[Reading passage]

|To Russia in Love|
Friday 20th December 2002
We didn't wake up until 8:45am this morning, after a very good night's sleep. I was looking forward to today's itinerary of a visit to the Kremlin, finding the best pizza in Moscow, (now we know where it is!) photographing Red Square at night, and finishing it off with an evening of opera at the Bolshoi Theatre.
We got down to breakfast by 10am and filled our boots. This morning we had the bonus of having the 'egg' chef preparing fried or scrambled egg, or an omelette at your request. I had two fried eggs. Julie commented on how much brighter the yolks were at the Astoria, as these Moscow eggs were a very dull yellow. I convinced myself that they were very unlikely to be free range eggs. They were probably eggs from factory hens that hadn't seen sunlight in their lives, cooped up in their tiny little boxes until they dried up and then executed. Guilt ridden I thought about not eating what egg I had left on my plate, but my solidarity with the chickens didn't last long as I gave in to the pressure of my ravenous stomach!
We took our time to digest our food, and I leisurely browsed the Moscow times. It was interesting to read about Putin's televised phone-in. One person asked him why he wore his watch on his right wrist. It was also a fascinating insight when he answered a question about the security measures in Moscow following the Chechen theatre siege. The public wanted to know what they were going to do to stop highly armed terrorists from just waltzing into the city unnoticed. He answered by saying that it would be "impermissible" for a modern capital with 3 million visitors per day to return to the fifties where secret police were patrolling the streets shooting on sight any suspected threat. At least my brush with the authorities only cost me a 1000 roubles and not my life!
I also read that yesterday Nursultan Nazarbayev, the President of Kazakhstan was in town to discuss the Soviet built cosmodrome. It's Russia's only launch pad to send manned flights to space, and with the break up of the Soviet Union the country of Kazakhstan now owned the site. They now lease it back to Russia, and yesterday they wanted to renegotiate the deal.
After breakfast we returned to our room for our daily constitution, don on our thermals, and headed for the Kremlin. On our way out, our favourite friendly doorman wasn't on duty today, someone far less genial had replaced him. In fact he hardly held the door open for us. It's not that we had developed a bad case of snobbery and expected the red carpet treatment; it was just a comparison with the far more attentive doorman.
Anyway, we walked to the entrance of the Kremlin only to find it was shut again today. How infuriating! We couldn't believe it! Why? Was the President of Kazakhstan still in town demanding some favours for the use of their launch pad? But we're going home tomorrow. You can't go to Moscow and not see inside the Kremlin! Dejavu of going to Bangkok and not seeing the Grand Palace came flooding back.

[/Reading passage]
[Information provided]

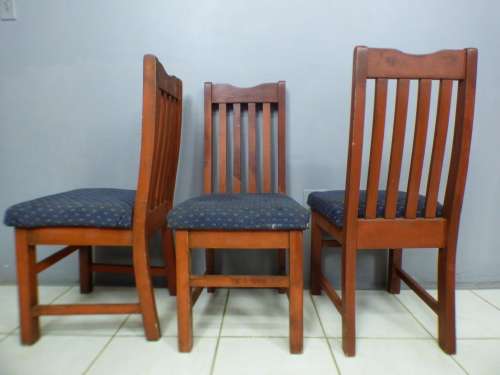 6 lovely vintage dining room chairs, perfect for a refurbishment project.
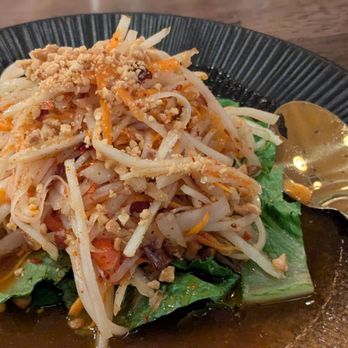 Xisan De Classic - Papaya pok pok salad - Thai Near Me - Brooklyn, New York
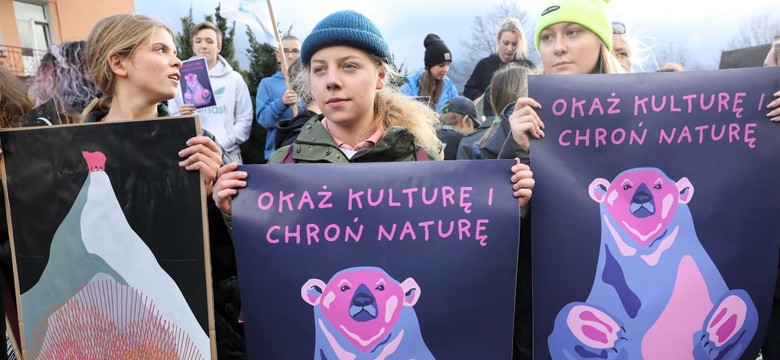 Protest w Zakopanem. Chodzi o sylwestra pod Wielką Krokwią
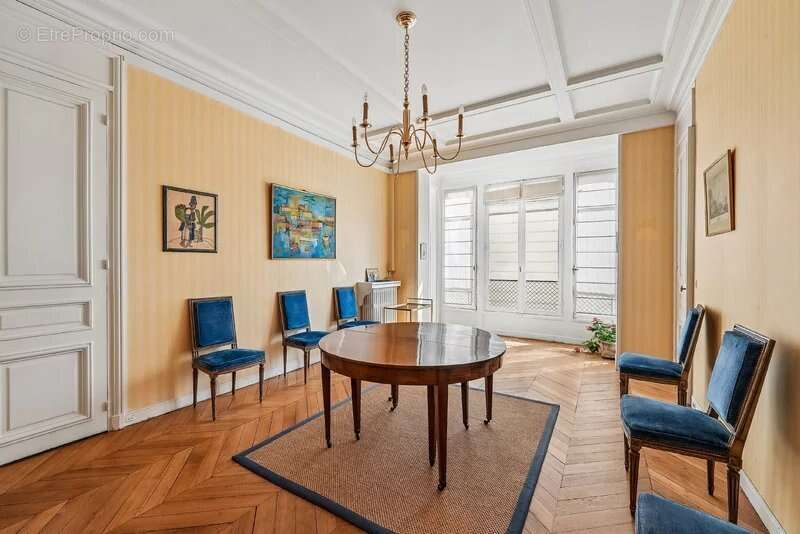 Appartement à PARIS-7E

[/Information provided]

## Instructions to follow:
Can you retype everything in the Moscow travel diary from "After breakfast we" down to "came flooding back."?

## Solution:
After breakfast we returned to our room for our daily constitution, don on our thermals, and headed for the Kremlin. On our way out, our favourite friendly doorman wasn't on duty today, someone far less genial had replaced him. In fact he hardly held the door open for us. It's not that we had developed a bad case of snobbery and expected the red carpet treatment; it was just a comparison with the far more attentive doorman.
Anyway, we walked to the entrance of the Kremlin only to find it was shut again today. How infuriating! We couldn't believe it! Why? Was the President of Kazakhstan still in town demanding some favours for the use of their launch pad? But we're going home tomorrow. You can't go to Moscow and not see inside the Kremlin! Dejavu of going to Bangkok and not seeing the Grand Palace came flooding back.